Police Shootings / Possible Abuse Threads [merged]
Across from an industrial hose and gasket supplier’s office, in a mostly empty and fenced-off lot behind a precinct house belonging to the police department of
Louisiana’s capital city, there sits a white storage shed without any markings explaining its purpose.
That single-story warehouse – within a couple of blocks of a daycare center, an eatery specializing in chicken wings and a gasoline station frequented by unwary residents – is now the focus of local and federal authorities examining alarming claims that officers with the Baton Rouge police department (BRPD) took detained people there and brutalized them.
Allegations portraying the warehouse once used by the Baton Rouge Area Violence Elimination, or Brave, anti-street crime unit as a sort of
black siteor torture chamber are contained in two federal court lawsuits filed relatively recently.
One of the lawsuits maintains that a woman was illegally forced to disrobe and endure a humiliating search of her body. Another contends a man was so badly beaten by officers who took him to their so-called “Brave Cave” that one of his ribs was broken.
The plaintiffs accuse police of violating their civil rights and have demanded damages, prompting not only public outcry against the local law enforcement establishment – but also having an impact, at least at this early stage of the scandal.
After the first of the two lawsuits, the Brave unit primarily addressing drug-related complaints was disbanded, and its warehouse was shuttered. One of the officers named in both lawsuits – Troy Lawrence Jr, the son of the BRPD’s deputy chief – has resigned, and he has also been arrested on a count of battery in connection with a third case that got a closer look because of the Brave Cave allegations.
Meanwhile, in a statement provided to the Guardian, a police spokesperson said the department’s chief, Murphy Paul, had asked the FBI to assist his agency as it conducted “administrative and criminal investigations” into the circumstances surrounding the Brave Cave. “The Baton Rouge police department is committed to addressing the troubling accusations,” Paul said…….
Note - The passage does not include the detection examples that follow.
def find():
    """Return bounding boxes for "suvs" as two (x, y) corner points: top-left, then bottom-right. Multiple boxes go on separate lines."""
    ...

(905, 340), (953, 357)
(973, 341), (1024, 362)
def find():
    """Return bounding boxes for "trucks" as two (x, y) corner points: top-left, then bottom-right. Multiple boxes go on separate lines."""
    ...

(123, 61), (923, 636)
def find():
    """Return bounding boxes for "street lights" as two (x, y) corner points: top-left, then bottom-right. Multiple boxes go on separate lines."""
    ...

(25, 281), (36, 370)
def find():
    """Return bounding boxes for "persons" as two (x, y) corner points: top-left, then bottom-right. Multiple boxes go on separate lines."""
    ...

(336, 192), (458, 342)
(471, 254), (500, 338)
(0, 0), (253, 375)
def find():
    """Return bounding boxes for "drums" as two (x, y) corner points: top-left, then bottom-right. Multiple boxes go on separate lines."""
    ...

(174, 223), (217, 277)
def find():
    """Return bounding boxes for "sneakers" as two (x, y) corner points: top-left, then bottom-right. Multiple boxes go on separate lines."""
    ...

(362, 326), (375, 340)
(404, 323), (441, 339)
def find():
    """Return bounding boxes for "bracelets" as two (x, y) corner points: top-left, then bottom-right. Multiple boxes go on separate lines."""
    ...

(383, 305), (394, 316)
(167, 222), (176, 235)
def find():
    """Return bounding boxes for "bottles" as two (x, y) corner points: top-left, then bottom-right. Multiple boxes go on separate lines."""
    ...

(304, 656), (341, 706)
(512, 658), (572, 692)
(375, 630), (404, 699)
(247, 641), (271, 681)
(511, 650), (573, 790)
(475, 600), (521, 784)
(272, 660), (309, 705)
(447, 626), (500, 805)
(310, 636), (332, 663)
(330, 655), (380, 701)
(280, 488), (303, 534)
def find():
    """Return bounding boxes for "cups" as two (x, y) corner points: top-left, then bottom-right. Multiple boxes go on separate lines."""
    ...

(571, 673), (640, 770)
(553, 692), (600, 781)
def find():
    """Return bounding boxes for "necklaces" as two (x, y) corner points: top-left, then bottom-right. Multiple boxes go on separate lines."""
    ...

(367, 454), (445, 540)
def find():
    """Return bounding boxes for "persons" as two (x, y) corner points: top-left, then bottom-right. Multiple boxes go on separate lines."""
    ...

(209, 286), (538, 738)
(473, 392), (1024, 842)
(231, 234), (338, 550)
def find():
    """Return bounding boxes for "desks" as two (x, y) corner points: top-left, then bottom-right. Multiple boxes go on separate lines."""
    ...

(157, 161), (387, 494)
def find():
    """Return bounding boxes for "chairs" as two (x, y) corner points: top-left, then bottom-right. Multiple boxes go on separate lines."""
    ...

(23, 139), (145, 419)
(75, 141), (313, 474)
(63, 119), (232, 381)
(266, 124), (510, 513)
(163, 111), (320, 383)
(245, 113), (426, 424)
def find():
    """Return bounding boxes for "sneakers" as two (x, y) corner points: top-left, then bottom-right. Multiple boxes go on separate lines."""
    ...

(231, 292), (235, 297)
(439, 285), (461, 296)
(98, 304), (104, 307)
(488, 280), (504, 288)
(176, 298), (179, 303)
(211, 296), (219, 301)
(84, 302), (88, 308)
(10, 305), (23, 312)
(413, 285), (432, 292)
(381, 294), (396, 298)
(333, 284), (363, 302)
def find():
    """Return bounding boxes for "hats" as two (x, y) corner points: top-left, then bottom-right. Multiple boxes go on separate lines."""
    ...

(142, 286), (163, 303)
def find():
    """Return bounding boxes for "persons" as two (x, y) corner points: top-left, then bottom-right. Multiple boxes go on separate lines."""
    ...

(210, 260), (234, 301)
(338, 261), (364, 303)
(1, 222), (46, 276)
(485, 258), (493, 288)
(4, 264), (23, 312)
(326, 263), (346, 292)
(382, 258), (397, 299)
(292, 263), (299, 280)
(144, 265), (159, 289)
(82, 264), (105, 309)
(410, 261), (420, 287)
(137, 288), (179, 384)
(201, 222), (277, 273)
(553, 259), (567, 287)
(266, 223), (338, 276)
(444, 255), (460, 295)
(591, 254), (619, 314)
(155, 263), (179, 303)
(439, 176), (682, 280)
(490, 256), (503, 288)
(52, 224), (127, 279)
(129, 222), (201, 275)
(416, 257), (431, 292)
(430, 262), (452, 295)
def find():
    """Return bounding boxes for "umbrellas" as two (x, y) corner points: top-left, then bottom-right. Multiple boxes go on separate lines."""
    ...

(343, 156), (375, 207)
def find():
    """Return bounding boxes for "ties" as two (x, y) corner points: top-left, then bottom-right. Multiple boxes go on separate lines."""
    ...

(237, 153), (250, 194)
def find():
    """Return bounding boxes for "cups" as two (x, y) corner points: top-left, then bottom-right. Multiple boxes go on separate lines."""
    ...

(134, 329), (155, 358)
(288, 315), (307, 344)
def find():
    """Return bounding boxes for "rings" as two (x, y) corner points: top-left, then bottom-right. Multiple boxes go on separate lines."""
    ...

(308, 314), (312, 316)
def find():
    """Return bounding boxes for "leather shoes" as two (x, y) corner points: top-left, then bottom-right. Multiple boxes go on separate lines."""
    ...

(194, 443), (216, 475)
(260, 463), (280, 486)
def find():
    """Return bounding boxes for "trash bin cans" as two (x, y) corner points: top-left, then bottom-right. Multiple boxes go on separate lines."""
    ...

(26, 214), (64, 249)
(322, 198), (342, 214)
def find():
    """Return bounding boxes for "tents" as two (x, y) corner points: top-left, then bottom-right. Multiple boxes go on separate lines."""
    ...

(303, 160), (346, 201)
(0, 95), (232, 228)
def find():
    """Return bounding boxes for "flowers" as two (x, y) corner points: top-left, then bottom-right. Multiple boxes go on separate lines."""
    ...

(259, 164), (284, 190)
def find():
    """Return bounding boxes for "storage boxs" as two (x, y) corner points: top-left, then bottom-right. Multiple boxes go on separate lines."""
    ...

A lawsuit filed Monday by Baton Rouge grandmother Ternell Brown provides chilling details about one such search. In filings at Baton Rouge’s federal courthouse, Brown recounts how she was out driving on 10 June when two officers, Lawrence Jr and Matthew Wallace, noticed prescription medications in her car during a traffic stop.
Brown asserts that she had offered to show the cops that she had a valid prescription, but they didn’t want to hear it. They took her to the Brave Cave, ordered her to fully undress, and made her spread her vagina to officers who were men, the lawsuit alleges.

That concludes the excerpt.